----- DOCUMENT PASSAGE -----
As every mother knows, a child does not need much of an occasion to produce an embarrassing moment; a common, everyday telephone call will do. I have been known to run sopping from the tub to beat one of my kids to the phone. Because of past experience, I know that a soaked rug is a small price to pay for this sort of prevention.

Letting any child below the age of puberty answer your telephone is like buying cutlery for Jack the Ripper. No matter what sorts of small fibs or tall tales they're prone to telling, once they lift up that instrument, it's as if they've taken Pentothalthe truth comes out. They could lie about everything from how many cookies they've eaten to whether or not they've done their homework, but if Sears Home Shopping Service calls and you're in the bathroom, Sears Home Shopping Service will find out exactly where you are and what you're doing.

Another catalytic pitfall is company. The more important the guests, the more precarious the situation. Just try getting away with "Oh, dear, the house is a mess," and chances are your kids will pipe up with "It always looks like this." Stop worrying about the spots on your glassware-if you have kids, you have enough to handle.

Children sense that they hold the cards when guests are about. They KNOW you are on your best behavior, which is probably why they're not. It's apparently an unspoken code among youngsters that this is the best time to "Get Mom." Unfailingly, the little darling, who you proudly tell your friends loves her baby brother, will wait for a gathering of guests before bopping him on the nose. The three-year-old genius who can read the New York Times becomes mute, and the reticent fouryear-old inexplicably decides to become a top banana, forcing a barrage of jokes and riddles on your boss.

Whatever you do, don't leave your children alone with visitors. Once you're out of earshot, kids are capable of flagrant indiscretions. They'll tell everything they know-or think they know-about you, your bank balance and your bedroom habits to absolute strangers. And what they say might well be misconstrued. My son Jesse nearly destroyed a marriage and a six-year friendship by telling my neighbor Freya that he often saw her husband in my bedroom. What he meant was that he saw her husband from my bedroom while looking out the window, but that's not the way it came across.
----- GIVEN DATA -----
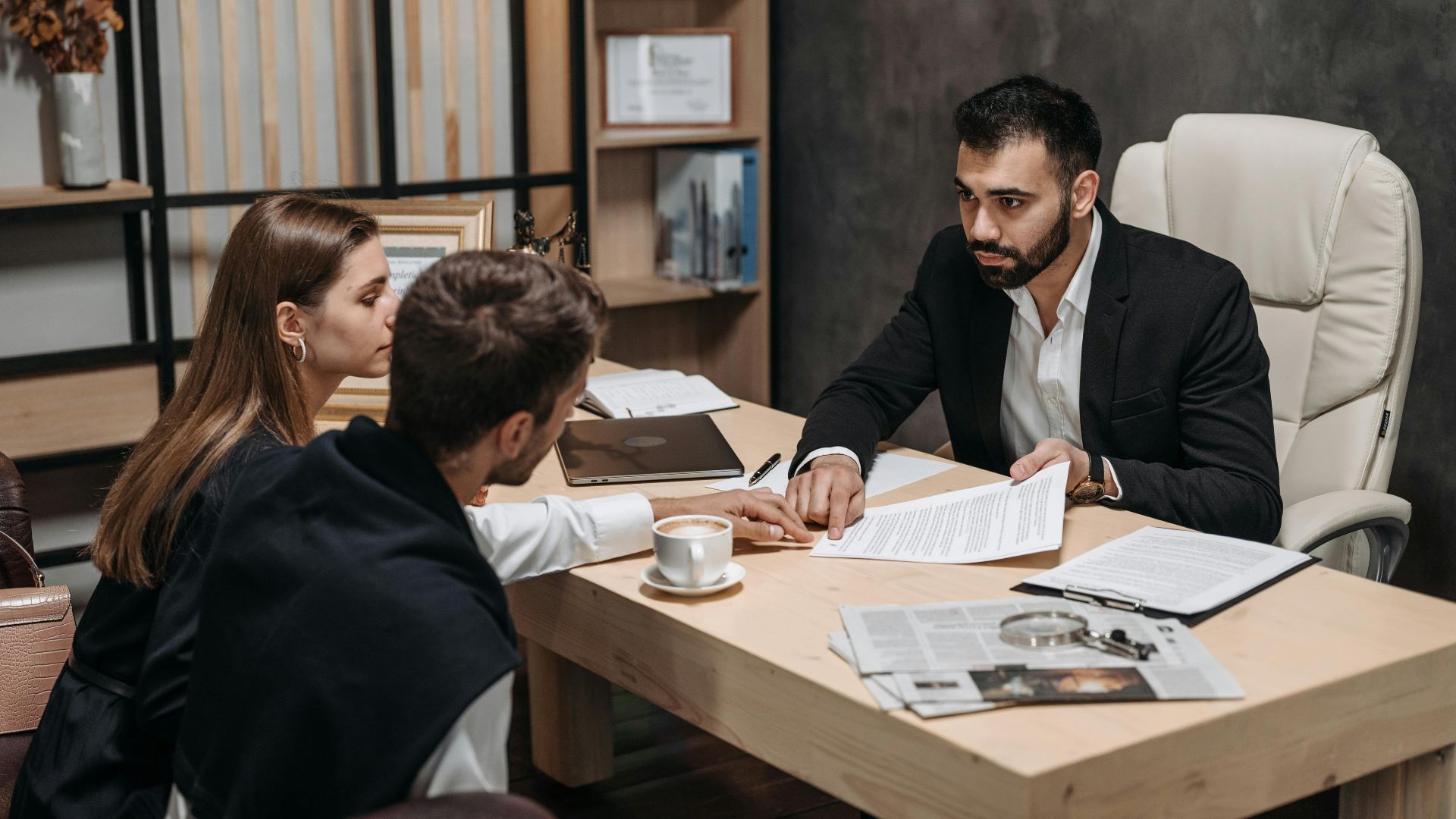 Lawyer discussing legal documents with clients at office desk.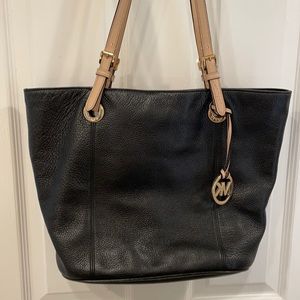 Michael kors black leather purse with tan handles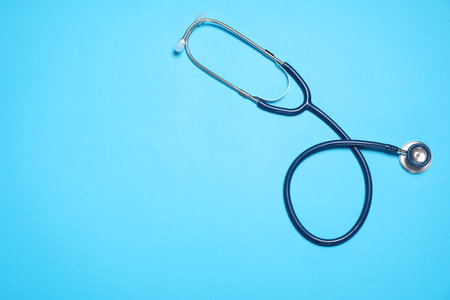 Modern stethoscope on light blue background, top view. Space for textの写真素材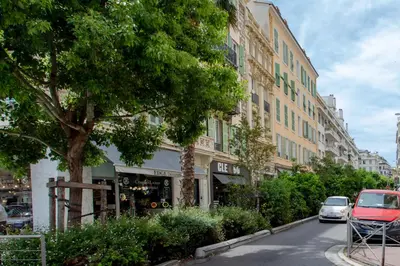 a street with cars parked in front of a building at #28 1 BDR Flat AC Balcony Hper Central 10mins to Beach & old town in Nice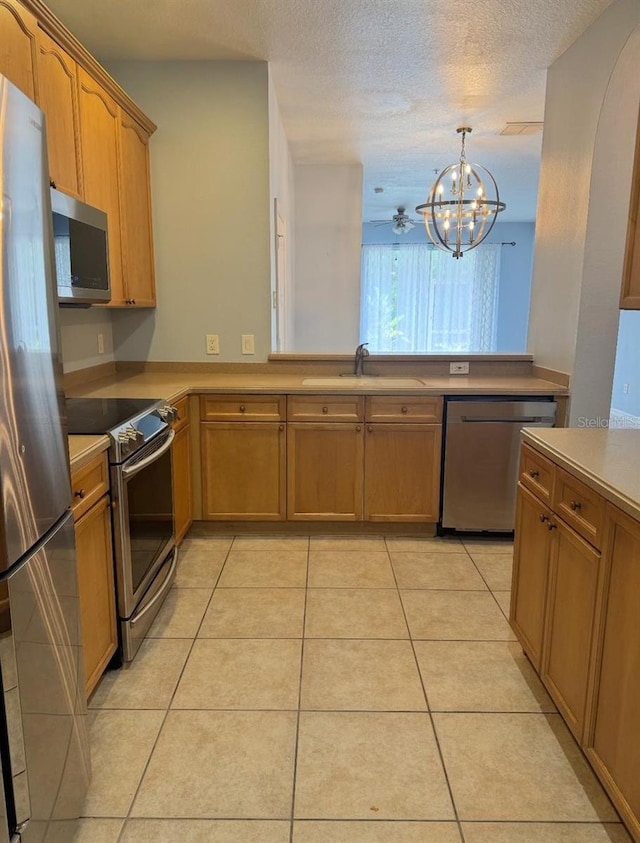 kitchen with decorative light fixtures, appliances with stainless steel finishes, a sink, light tile patterned floors, and a notable chandelier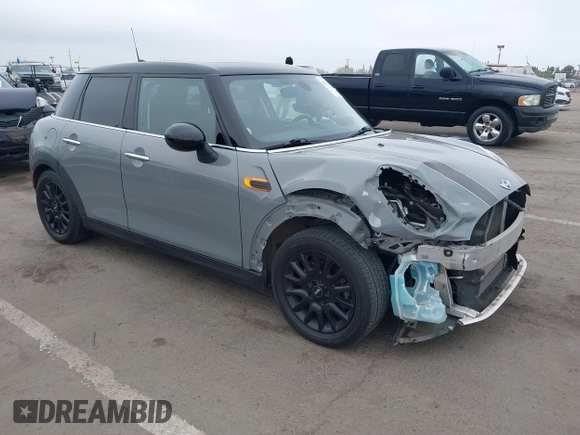 2015 MINI Hardtop 4 Door with VIN WMWXS5C52FT829699, listed as a IAAI auction lot 42078187 with 59,641 mi miles and . Bid and sale history available at DreamBid. Image 1.
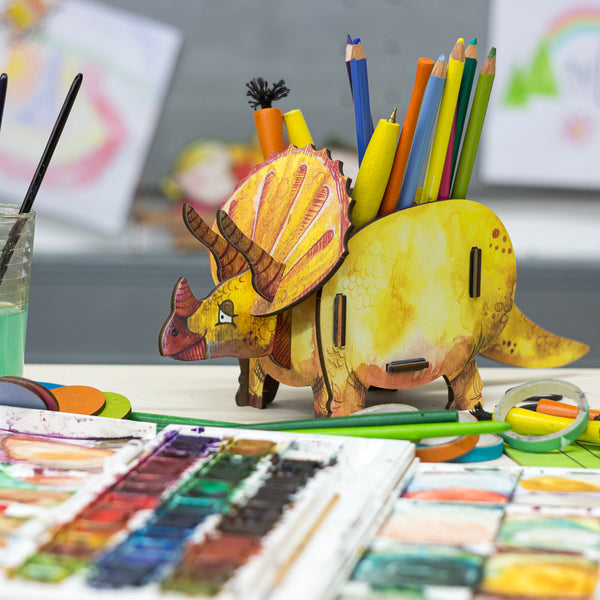 wooden pen pot in the shape of a yellow triceratops dinosaur with colourful paints next to it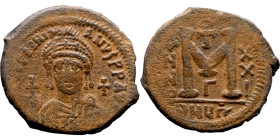 Justinian I (527-656) Follis. Obverse: DN IVSTINIANVS PP AVG, Armoured facing bust holding globus Reverse: Large M between ANNO and regnal year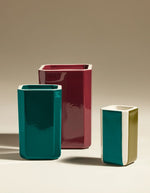 Trois vases Facettes en faïence émaillée: un grand bordeaux, un moyen bleu sarcelle, et un petit bicolore vert olive et bleu sarcelle.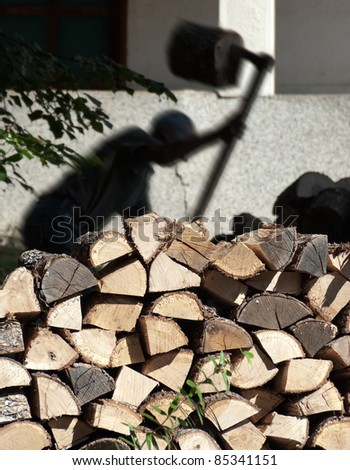 firewood and silhouette of a lumberjack in action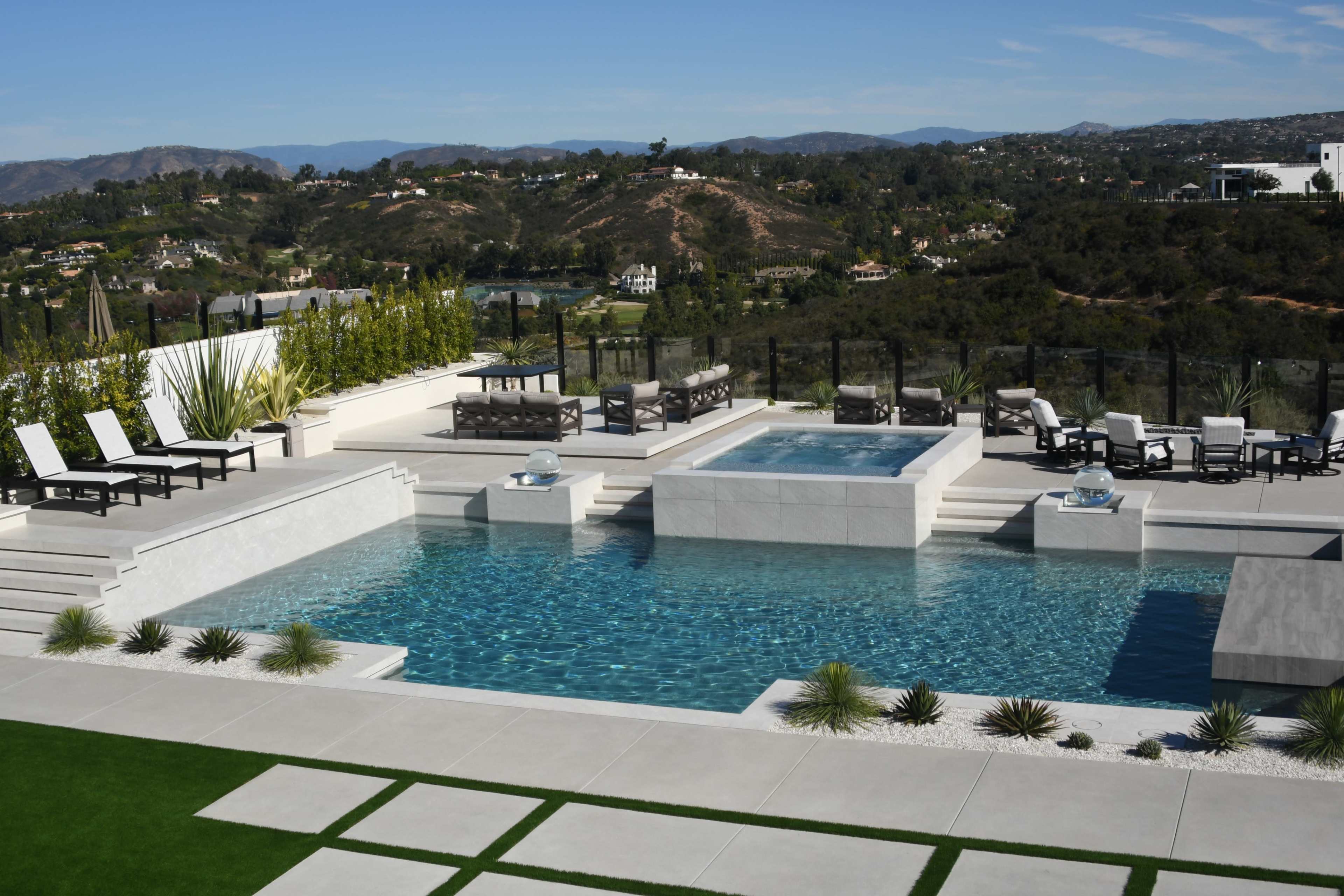 A modern outdoor space featuring a swimming pool, hot tub, and multiple seating areas overlooking a hilly landscape.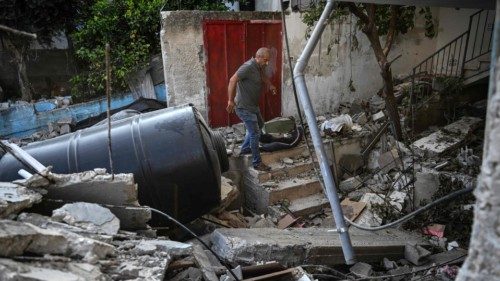 EDITORS NOTE: Graphic content / A resident checks the damage in the yard of a house, following an ... EDITORS NOTE: Graphic content / A resident checks the damage in the yard of a house, following an ...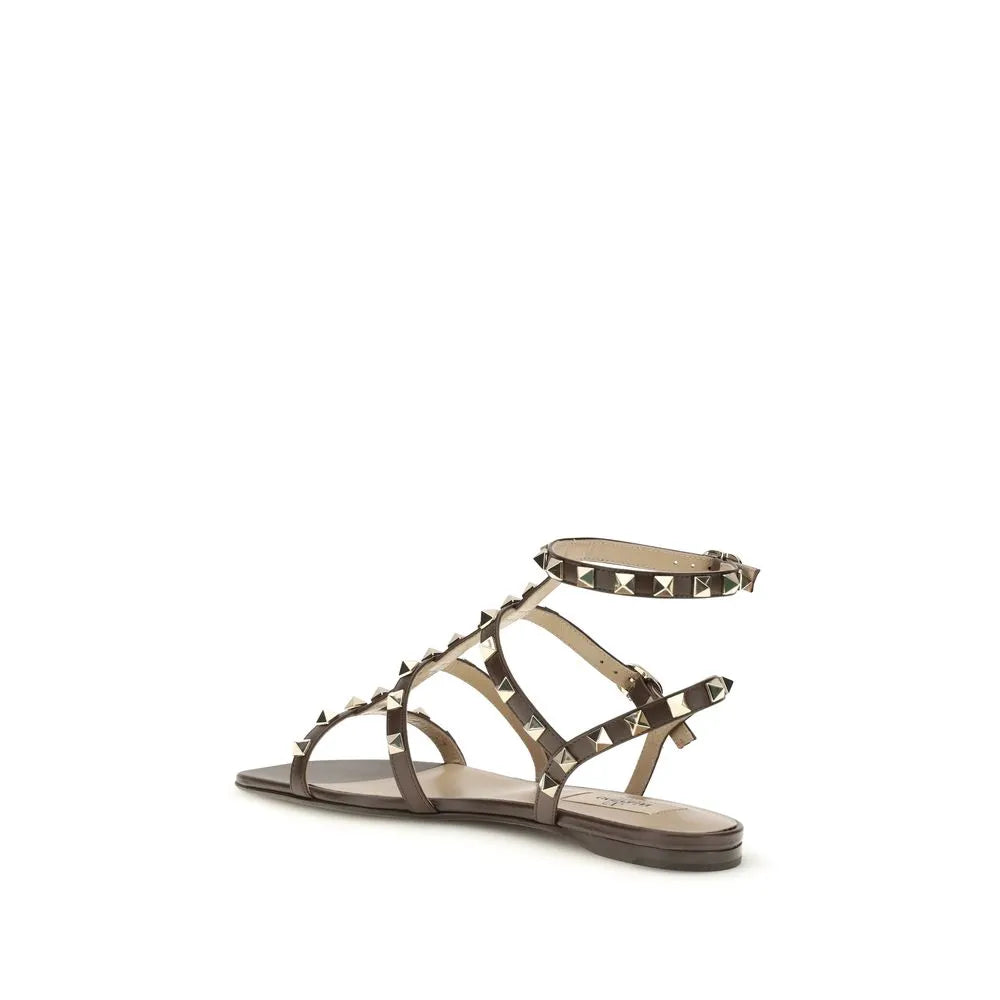 Brown calf leather flat sandals featuring Rockstud-style pyramid studs and an adjustable ankle strap.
-----
• EXERCISE REQUIREMENTS:
1. Please write out the part of the essay about children embarrassing their parents that opens with the words "Children sense that" and closes with "on your boss.".
2. Continue the essay about children embarrassing their parents from the point where it stops.
These lines were gathered from a different source than the essay.

• ANSWERS FOR THIS EXERCISE:
1.
Children sense that they hold the cards when guests are about. They KNOW you are on your best behavior, which is probably why they're not. It's apparently an unspoken code among youngsters that this is the best time to "Get Mom." Unfailingly, the little darling, who you proudly tell your friends loves her baby brother, will wait for a gathering of guests before bopping him on the nose. The three-year-old genius who can read the New York Times becomes mute, and the reticent fouryear-old inexplicably decides to become a top banana, forcing a barrage of jokes and riddles on your boss.

2.
Money, a subject that's socially taboo when discussed in anything but generalities, is a favorite of kids. One of the most memorable embarrassing moments of my life occurred when my son was six. While I was looking in a store window, he walked up to a blind man and began counting the coins in his cup. Jesse happily informed the man that there was $2.50 in the cup, which wasn't very much, but pretty good considering that no one had taken any pencils, adding that $7 more would give him enough to buy an intergalactic ray gun. Jesse blithely suggested that there was more money in lemonade than in pencils before I dragged him away, making apologies and stuffing several bills into the cup as we left.

Any public place offers a child an opportunity to humiliate you, particularly stores. If at all possible, avoid taking a child into a clothing shop. Not only might you wind up buying something you'll hate as soon as you get home, but you might not be able to return to the place for months. My kid's favorite pastime used to be hiding beneath racks of dresses. This might seem harmless enough, but if I didn't catch him in time, some poor, unsuspecting woman browsing through the size 12s would be ambushed with a Geronimo-like shriek of "GOTCHA!"' This, needless to say, would effectively prevent me from coming home with the bargain of the year.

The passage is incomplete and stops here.